Sunday, December 02, 2007

Processing

Although I've been silent around here for the last week, I've been doing everything else that I normally do, except updating this thing. The holidays have certainly claimed more of my time of late, but what's mostly kept me away is my counseling. It still goes well, but it's really hit the first serious crux on my road to getting through all the crap that bothers me.

There's still a part of me that hates the fact that I am in counseling and that I couldn't come through everything on my own. Maybe I'm just too infatuated with the old "tough guy" persona of Hollywood that I was spoon fed as a kid, but sometimes it makes me feel like less of a man.

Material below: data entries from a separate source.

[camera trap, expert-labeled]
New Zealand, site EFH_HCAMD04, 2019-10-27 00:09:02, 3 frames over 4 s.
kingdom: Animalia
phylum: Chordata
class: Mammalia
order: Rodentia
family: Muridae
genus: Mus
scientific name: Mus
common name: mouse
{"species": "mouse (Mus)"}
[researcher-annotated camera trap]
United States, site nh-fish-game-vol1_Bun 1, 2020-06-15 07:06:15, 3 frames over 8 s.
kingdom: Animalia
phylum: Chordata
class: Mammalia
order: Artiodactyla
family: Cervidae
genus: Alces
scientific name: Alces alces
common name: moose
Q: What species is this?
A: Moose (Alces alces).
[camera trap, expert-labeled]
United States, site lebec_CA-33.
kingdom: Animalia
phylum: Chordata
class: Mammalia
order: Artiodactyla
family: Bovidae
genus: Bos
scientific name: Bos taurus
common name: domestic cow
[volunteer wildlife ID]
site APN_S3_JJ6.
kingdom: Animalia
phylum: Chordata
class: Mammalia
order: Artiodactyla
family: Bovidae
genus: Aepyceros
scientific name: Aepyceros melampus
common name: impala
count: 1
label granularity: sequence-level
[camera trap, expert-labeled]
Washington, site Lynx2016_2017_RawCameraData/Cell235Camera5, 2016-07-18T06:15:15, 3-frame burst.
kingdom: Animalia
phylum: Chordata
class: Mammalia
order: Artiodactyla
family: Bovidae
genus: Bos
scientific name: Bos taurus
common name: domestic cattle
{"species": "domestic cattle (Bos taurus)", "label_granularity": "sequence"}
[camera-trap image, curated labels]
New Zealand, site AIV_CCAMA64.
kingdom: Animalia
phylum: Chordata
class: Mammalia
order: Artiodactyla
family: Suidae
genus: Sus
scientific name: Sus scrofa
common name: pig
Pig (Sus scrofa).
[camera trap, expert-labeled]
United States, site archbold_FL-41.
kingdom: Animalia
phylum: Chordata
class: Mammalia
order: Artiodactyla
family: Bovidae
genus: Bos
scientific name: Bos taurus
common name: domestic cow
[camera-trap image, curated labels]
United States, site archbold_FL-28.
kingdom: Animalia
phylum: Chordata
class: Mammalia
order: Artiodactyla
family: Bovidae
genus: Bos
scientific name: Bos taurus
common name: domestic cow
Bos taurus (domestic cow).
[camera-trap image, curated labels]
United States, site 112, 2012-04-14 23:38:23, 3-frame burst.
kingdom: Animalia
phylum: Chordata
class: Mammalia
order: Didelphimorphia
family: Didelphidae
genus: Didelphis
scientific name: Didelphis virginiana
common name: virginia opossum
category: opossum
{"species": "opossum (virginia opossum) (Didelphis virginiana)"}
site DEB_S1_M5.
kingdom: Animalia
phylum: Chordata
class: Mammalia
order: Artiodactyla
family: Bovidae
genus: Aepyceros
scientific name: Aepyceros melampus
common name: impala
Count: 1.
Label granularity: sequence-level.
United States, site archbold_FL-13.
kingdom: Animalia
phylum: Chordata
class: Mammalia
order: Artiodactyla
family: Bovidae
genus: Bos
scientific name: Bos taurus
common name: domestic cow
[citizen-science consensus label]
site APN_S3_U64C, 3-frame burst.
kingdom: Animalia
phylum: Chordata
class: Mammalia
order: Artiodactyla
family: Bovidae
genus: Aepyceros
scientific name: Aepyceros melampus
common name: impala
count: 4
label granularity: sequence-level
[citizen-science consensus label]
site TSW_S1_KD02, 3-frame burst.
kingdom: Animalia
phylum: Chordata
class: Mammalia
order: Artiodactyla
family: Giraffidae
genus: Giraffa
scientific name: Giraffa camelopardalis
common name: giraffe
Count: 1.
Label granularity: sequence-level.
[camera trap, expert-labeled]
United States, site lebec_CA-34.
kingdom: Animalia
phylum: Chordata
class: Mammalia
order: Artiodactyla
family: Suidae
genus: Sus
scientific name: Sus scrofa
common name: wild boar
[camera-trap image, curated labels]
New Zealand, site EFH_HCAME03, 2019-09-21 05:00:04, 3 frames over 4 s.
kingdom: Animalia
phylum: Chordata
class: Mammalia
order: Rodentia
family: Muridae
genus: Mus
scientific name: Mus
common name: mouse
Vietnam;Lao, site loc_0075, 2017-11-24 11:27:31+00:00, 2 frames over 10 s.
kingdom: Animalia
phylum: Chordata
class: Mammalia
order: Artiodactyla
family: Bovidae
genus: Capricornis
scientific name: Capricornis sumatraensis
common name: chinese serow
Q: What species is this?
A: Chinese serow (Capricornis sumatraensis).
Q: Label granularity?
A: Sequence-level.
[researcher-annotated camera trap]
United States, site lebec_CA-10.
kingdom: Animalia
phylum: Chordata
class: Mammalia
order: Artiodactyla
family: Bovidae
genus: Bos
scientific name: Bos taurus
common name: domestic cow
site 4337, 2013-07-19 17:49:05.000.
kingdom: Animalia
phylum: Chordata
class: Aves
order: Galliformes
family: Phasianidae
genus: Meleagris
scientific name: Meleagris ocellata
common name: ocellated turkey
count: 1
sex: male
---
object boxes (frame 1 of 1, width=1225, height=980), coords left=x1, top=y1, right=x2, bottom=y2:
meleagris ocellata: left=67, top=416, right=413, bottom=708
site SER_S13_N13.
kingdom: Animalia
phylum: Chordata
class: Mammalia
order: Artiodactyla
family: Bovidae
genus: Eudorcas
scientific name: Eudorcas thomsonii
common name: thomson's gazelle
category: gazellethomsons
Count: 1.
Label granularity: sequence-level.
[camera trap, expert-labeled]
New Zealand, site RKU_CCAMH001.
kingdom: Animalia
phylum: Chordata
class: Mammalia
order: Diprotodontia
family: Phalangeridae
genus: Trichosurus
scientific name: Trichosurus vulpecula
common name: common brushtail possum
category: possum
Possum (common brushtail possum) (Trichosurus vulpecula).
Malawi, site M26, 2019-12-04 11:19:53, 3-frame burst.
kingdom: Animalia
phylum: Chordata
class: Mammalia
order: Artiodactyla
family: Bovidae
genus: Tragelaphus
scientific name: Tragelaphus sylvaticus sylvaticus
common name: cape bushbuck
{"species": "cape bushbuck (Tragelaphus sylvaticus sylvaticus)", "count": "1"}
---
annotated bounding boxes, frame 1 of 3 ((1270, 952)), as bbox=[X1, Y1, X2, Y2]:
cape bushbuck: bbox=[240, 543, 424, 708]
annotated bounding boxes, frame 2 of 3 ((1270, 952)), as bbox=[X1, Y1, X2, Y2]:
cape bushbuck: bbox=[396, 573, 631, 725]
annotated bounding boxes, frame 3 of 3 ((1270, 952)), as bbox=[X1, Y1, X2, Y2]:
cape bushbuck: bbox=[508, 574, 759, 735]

It's really a silly notion, but it's a part of the whole "process" I fight and this week it was more prevalent than usual.

Without going into much detail here, I met with my father today for the first time in almost 4 years. There are a lot of issues that I have with him from childhood to today and I need to find resolution and a way to let go of my anger. I showed up uninvited and unannounced, and I didn't know how things would go. I was prepared to walk away and cut all ties with the man. Instead I got to talking with him and I realized this would not be a one meeting process, it's going to take a few. There were many new issues that came up as a result of this meeting, and processing them will take some time. I expect this week to be a difficult mess, trying to get the house set for Christmas, just dealing with the babies, and working through what happened on Saturday.

I'm going to try and get a few hours sleep before that kids wake up so I have the energy to take hold of the day. If you don't hear from me for a few days, now you know what's going on.

1 comment:

Anonymous said...

hang in there and call me if you need a hand or an ear. I'm a mess too, but misery loves company.

And for the record, you're about the manliest man I ever met. And I think it is a sign of strength to be vulnerable and ask for help when you need it instead of stubbornly holding fast to your resolve to be miserable and not grow.